Repeat exactly the lines beginning at the one that contains "Out of (x=229, y=125)" and running to the end of the material. Omit the pictures.

— Start DATASET RECORDS —

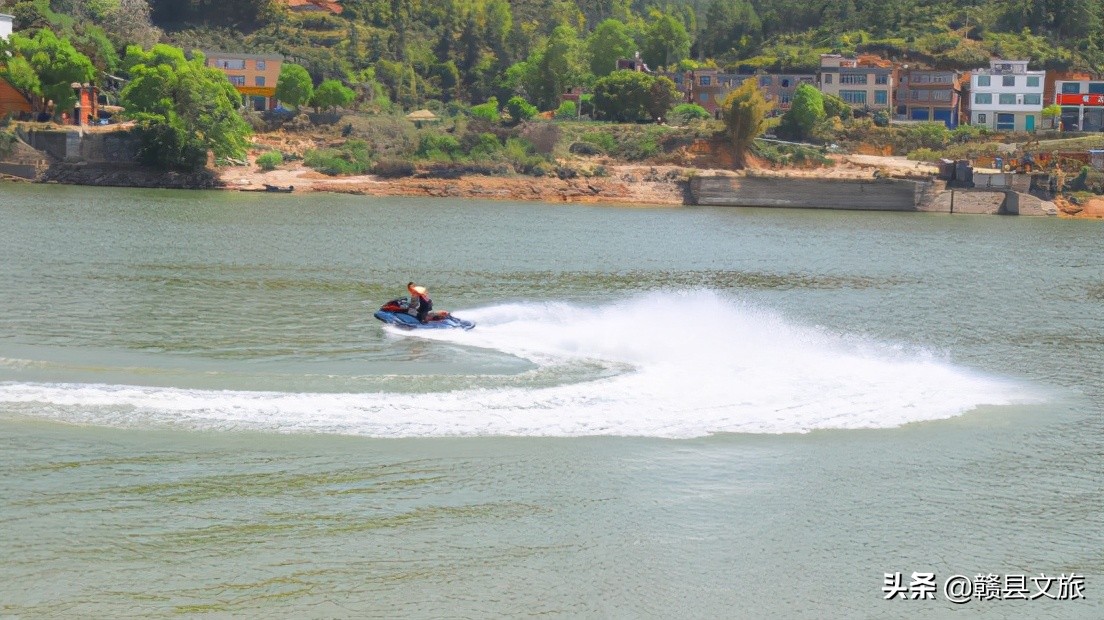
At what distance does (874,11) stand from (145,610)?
445ft

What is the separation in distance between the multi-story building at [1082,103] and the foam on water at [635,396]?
308ft

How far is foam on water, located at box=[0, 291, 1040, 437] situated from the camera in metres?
20.9

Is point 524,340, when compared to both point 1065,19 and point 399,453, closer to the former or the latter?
point 399,453

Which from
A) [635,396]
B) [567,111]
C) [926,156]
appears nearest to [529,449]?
[635,396]

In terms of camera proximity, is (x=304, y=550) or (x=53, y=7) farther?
(x=53, y=7)

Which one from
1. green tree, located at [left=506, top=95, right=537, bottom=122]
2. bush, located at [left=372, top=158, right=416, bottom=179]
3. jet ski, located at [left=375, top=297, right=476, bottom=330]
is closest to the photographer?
jet ski, located at [left=375, top=297, right=476, bottom=330]

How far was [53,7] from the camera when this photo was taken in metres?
127

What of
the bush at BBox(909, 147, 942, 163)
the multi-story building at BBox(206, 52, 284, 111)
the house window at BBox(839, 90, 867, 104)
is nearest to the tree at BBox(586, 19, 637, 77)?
the house window at BBox(839, 90, 867, 104)

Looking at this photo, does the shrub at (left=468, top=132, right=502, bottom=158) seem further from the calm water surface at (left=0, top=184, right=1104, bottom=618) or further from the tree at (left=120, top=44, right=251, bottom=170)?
the calm water surface at (left=0, top=184, right=1104, bottom=618)

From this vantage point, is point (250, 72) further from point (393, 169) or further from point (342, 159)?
point (393, 169)

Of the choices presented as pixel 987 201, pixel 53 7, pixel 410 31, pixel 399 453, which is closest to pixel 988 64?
pixel 987 201

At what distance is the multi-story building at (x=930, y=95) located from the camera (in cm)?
11625

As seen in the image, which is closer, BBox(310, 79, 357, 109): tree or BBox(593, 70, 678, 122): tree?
BBox(310, 79, 357, 109): tree

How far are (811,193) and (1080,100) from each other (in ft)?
139
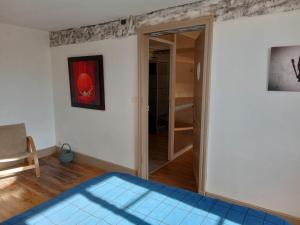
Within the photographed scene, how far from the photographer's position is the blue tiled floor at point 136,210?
160cm

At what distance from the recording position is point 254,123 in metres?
2.24

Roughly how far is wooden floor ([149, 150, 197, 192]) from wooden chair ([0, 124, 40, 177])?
1.86 m

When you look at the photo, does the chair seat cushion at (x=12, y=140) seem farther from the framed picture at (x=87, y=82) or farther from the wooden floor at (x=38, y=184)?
the framed picture at (x=87, y=82)

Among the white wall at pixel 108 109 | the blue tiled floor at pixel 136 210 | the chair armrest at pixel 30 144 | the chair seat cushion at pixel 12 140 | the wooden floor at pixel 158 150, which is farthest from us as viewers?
the wooden floor at pixel 158 150

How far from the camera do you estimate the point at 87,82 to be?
141 inches

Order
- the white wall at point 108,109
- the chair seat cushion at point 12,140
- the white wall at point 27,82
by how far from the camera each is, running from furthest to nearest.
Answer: the white wall at point 27,82 < the chair seat cushion at point 12,140 < the white wall at point 108,109

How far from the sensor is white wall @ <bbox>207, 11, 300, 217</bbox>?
6.78ft

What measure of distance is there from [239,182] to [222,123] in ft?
2.24

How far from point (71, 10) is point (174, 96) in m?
2.04

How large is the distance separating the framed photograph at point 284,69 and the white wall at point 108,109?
5.50ft

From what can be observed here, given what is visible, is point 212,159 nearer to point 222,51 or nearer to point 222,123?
point 222,123

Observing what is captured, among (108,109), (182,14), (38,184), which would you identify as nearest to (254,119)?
(182,14)

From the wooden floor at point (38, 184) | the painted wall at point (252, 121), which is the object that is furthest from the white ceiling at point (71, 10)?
the wooden floor at point (38, 184)

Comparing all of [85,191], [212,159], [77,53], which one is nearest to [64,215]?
[85,191]
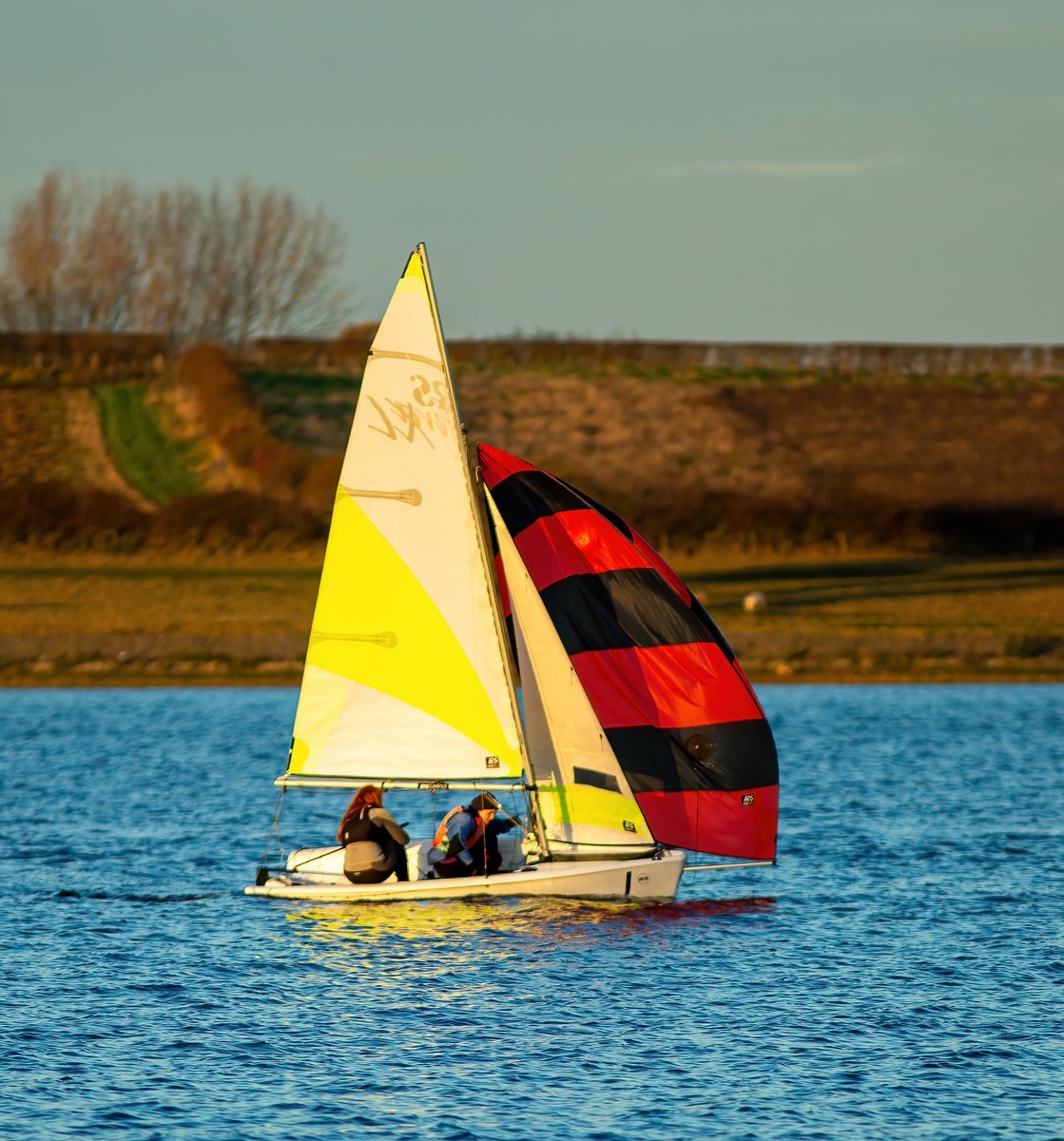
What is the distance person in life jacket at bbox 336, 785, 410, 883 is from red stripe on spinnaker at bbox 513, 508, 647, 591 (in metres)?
3.82

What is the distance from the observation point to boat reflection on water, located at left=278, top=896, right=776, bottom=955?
25484 mm

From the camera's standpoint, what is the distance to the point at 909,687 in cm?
6638

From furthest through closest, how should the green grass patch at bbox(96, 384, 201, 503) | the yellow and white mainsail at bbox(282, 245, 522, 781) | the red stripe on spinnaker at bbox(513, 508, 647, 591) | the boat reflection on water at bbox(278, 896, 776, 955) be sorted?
the green grass patch at bbox(96, 384, 201, 503) < the red stripe on spinnaker at bbox(513, 508, 647, 591) < the yellow and white mainsail at bbox(282, 245, 522, 781) < the boat reflection on water at bbox(278, 896, 776, 955)

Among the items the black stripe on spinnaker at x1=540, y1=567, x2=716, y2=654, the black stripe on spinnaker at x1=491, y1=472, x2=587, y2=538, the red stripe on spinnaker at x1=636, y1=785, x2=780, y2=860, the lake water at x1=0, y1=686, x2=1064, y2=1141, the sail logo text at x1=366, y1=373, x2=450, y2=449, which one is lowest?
the lake water at x1=0, y1=686, x2=1064, y2=1141

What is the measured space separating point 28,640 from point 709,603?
2218 centimetres

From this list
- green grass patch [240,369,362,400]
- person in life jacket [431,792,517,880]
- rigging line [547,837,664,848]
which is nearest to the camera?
person in life jacket [431,792,517,880]

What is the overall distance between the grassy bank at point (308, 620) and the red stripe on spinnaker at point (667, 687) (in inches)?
1226

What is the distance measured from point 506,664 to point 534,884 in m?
3.09

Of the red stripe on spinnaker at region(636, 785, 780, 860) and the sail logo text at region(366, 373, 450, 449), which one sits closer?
the red stripe on spinnaker at region(636, 785, 780, 860)

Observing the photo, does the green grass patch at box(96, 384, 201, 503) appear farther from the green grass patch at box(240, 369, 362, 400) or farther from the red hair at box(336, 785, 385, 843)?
the red hair at box(336, 785, 385, 843)

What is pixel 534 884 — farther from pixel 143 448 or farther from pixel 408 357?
pixel 143 448

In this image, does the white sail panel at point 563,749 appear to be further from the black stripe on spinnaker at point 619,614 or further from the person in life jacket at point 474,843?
the person in life jacket at point 474,843

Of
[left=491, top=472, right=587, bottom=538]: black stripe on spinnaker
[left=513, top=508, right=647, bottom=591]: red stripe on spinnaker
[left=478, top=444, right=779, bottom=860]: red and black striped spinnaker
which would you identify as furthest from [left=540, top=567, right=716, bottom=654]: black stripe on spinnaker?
[left=491, top=472, right=587, bottom=538]: black stripe on spinnaker

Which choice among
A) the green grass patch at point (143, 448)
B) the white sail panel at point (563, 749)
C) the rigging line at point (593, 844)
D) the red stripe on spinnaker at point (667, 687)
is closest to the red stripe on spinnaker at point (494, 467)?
the white sail panel at point (563, 749)
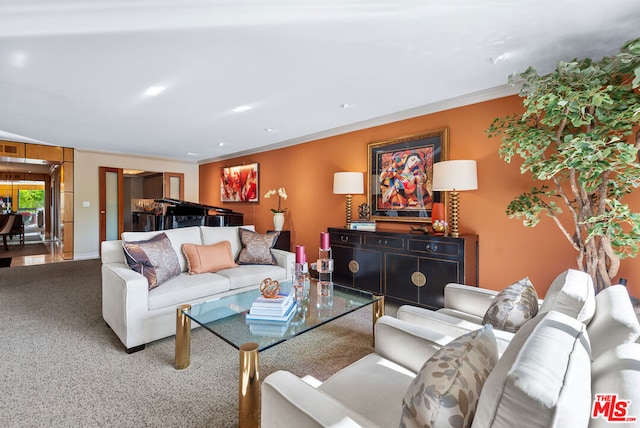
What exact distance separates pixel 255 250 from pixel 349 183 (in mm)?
1537

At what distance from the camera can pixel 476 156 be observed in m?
3.25

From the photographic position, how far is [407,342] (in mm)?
1410

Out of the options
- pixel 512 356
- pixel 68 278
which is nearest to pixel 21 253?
pixel 68 278

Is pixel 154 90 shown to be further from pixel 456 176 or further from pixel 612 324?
pixel 612 324

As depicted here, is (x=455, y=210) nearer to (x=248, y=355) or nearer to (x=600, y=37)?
(x=600, y=37)

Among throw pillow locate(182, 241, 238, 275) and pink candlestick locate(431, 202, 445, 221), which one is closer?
throw pillow locate(182, 241, 238, 275)

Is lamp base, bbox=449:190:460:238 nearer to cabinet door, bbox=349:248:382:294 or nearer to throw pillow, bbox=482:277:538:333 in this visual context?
cabinet door, bbox=349:248:382:294

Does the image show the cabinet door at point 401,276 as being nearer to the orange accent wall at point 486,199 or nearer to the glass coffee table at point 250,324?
the orange accent wall at point 486,199

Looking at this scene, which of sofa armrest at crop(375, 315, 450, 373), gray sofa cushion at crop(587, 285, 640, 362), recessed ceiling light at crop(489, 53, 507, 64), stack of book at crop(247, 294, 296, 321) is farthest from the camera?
recessed ceiling light at crop(489, 53, 507, 64)

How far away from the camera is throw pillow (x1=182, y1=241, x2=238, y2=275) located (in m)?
3.08

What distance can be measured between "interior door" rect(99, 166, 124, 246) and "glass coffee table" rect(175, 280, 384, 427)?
592 cm

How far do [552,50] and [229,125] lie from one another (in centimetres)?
379

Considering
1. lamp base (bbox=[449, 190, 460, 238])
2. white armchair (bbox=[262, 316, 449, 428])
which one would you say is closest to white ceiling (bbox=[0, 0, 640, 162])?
lamp base (bbox=[449, 190, 460, 238])

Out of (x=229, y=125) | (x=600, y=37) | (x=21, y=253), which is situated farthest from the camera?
(x=21, y=253)
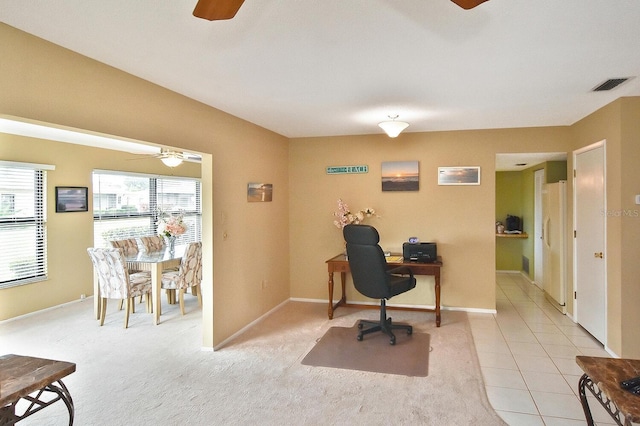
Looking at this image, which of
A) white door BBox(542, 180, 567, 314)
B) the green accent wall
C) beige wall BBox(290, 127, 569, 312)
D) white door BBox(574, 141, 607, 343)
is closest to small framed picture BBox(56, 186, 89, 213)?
beige wall BBox(290, 127, 569, 312)

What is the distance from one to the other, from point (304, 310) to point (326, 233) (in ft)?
3.85

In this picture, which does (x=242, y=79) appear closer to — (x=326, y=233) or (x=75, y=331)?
(x=326, y=233)

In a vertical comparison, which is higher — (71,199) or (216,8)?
(216,8)

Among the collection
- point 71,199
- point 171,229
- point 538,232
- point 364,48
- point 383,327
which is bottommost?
point 383,327

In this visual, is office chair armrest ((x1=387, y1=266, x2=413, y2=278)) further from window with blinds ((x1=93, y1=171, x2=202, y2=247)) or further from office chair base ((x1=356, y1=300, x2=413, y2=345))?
window with blinds ((x1=93, y1=171, x2=202, y2=247))

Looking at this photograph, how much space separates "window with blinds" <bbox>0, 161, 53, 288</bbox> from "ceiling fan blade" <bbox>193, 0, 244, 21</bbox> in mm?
4875

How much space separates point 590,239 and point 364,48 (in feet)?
11.3

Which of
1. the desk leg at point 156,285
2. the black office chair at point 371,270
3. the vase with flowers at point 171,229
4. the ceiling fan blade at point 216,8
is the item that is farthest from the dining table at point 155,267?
the ceiling fan blade at point 216,8

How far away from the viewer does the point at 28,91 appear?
199 centimetres

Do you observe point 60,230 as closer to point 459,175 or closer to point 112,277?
point 112,277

— End DATASET RECORDS —

RESULT:
Out of (x=229, y=125) | (x=600, y=37) | (x=21, y=253), which is situated farthest from the camera?
(x=21, y=253)
Looking at this image, which of
A) white door BBox(542, 180, 567, 314)
B) the green accent wall
C) beige wall BBox(290, 127, 569, 312)
D) white door BBox(574, 141, 607, 343)
is closest to small framed picture BBox(56, 186, 89, 213)?
beige wall BBox(290, 127, 569, 312)

What is the distance from one to the other, from point (304, 310) to point (326, 233) (in ft)?
3.85

In this picture, which does (x=242, y=79) appear closer to — (x=326, y=233) or (x=75, y=331)?
(x=326, y=233)

In a vertical comparison, which is higher — (71,199) or (216,8)?
(216,8)

Among the collection
- point 71,199
- point 171,229
- point 538,232
- point 364,48
- point 383,327
which is bottommost?
point 383,327

In this visual, is office chair armrest ((x1=387, y1=266, x2=413, y2=278)) further from window with blinds ((x1=93, y1=171, x2=202, y2=247)) or further from office chair base ((x1=356, y1=300, x2=413, y2=345))?
window with blinds ((x1=93, y1=171, x2=202, y2=247))

Looking at this photograph, how much space separates "window with blinds" <bbox>0, 161, 53, 288</bbox> from "ceiling fan blade" <bbox>193, 0, 244, 21</bbox> in mm?
4875

How much space separates point 590,239 and point 364,48 (in feet)?
11.3

Which of
1. the desk leg at point 156,285
2. the black office chair at point 371,270
3. the vase with flowers at point 171,229
4. the ceiling fan blade at point 216,8
is the item that is farthest from the dining table at point 155,267?
the ceiling fan blade at point 216,8

How far away from the viewer does the point at 28,91 appear?
199 centimetres

Do you observe point 60,230 as closer to point 459,175 or closer to point 112,277?
point 112,277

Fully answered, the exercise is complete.